Burung cenderawasih jenis ini merupakan salah satu burung cenderawasih besar dengan panjang sekitar 37 cm, berwarna hitam, memiliki ekor panjang dan runcing. Burung jenis ini merupakan salah satu anggota paling sederhana dalam keluarga Paradisaeidae, satu-satunya perhiasannya adalah rona wajah berwarna-warni kuning, merah dan biru langit di dekat pangkal paruh.

Burung Jantan dan betina memiliki penampilan yang serupa, namun betina sedikit kusam dan lebih kecil. Endemik jenis ini dapat ditemukan di Pegunungan Arfak, Semenanjung Doberai, Papua Barat.

 4. Burung Cendrawasih Botak (Cicinnurus respublica)

finroll_cendrawasihbotak

Burung cendrawasih jenis ini berukuran kecil, dengan panjang sekitar 21 cm, berasal dari marga Cicinnurus. Burung jantan dewasa memiliki bulu berwarna merah dan hitam dengan tengkuk berwarna kuning, mulut hijau terang, kaki berwarna biru dan dua bulu ekor ungu melingkar. Kulit kepalanya berwarna biru muda terang dengan pola salib ganda hitam. Burung betina berwarna coklat dengan kulit kepala biru muda.

Endemik Indonesia ini hanya ditemukan di hutan dataran rendah pada pulau Waigeo dan Batanta di kabupaten Raja Ampat, provinsi Papua Barat. Penamaan ilmiah spesies ini diberikan oleh keponakan Kaisar Napoleon Bonaparte yang bernama Charles Lucien Bonaparte dan sempat menimbulkan kontroversi.

 5. Burung Cendrawasih Parotia Arfak (Parotia sefilata)

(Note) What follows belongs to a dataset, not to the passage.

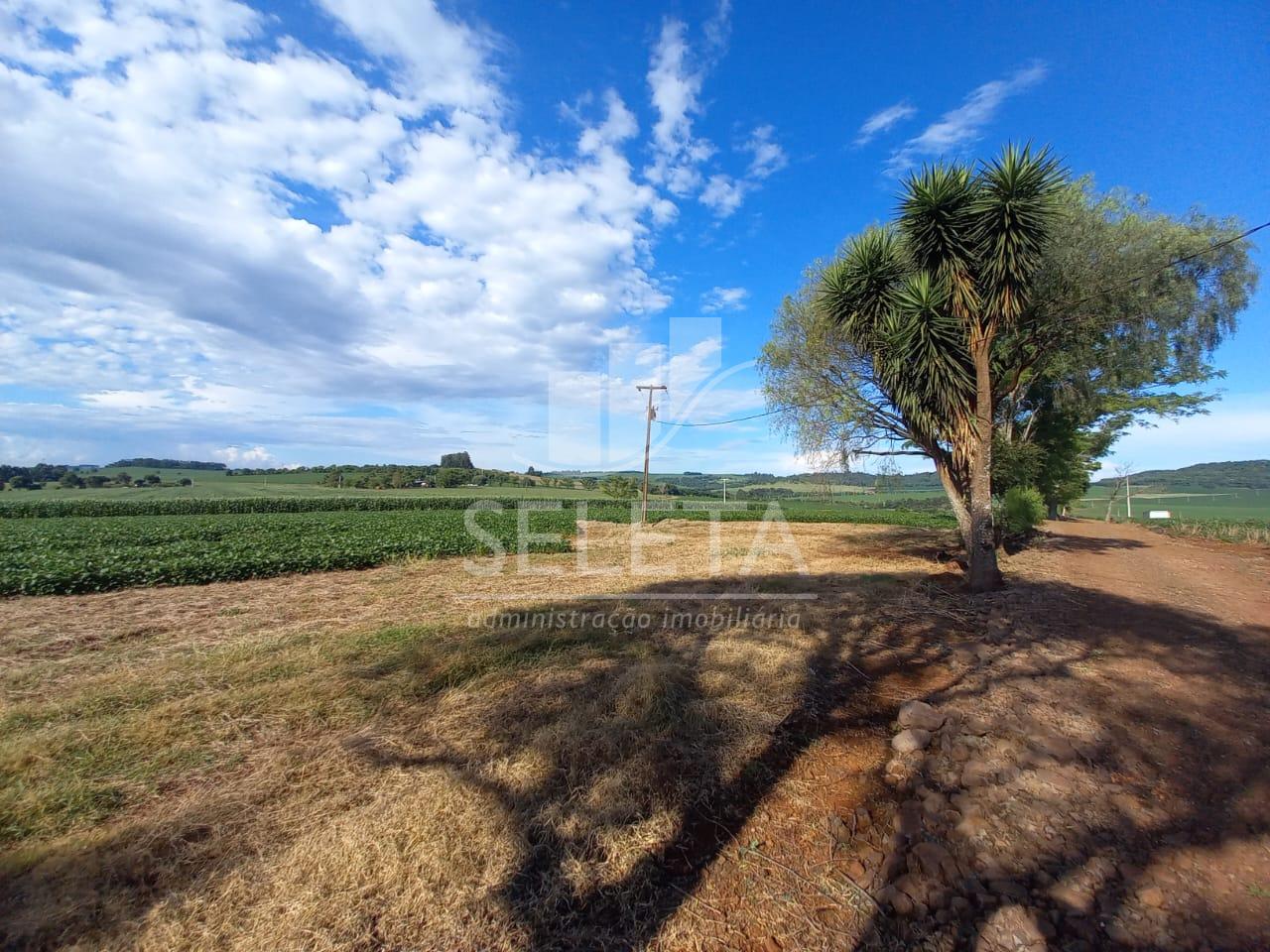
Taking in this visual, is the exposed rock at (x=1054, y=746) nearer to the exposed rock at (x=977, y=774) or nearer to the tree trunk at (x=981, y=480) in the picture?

finroll_cendrawasihparotiaarfak

Burung cendrawasih jenis ini bersifat dimorfik, burung jantan dan betina memiliki warna bulu yang berbeda. Jantan memiliki bulu hitam dengan warna-warni berwarna struktural perisai dan emas-hijau dan segitiga bulu perak di mahkota. Tubuhnya dihiasi dengan bulu hitam memanjang di sisi dada dan tiga kabel panjang di belakang setiap mata. Burung betina tidak memiliki hiasan dan memiliki bulu berwarna coklat.

FHI indonesia 2021

Jika burung jantan ingin kawin, maka ia akan melakukan tarian seperti balerina dengan bulu hitam memanjang menyebar di sekitar rok, tepat di bawah pelindung dada berwarna-warni. Selama tarian yang spektakuler, ia menggelengkan kepala dan lehernya dengan cepat untuk menunjukkan kecemerlangan perhiasan perak berbentuk segitiga terbalik miliknya untuk memikat betina. Parotia Arfak ini hanya ditemukan di hutan pegunungan Vogelkop dan Semenanjung Wandammen di Papua Barat.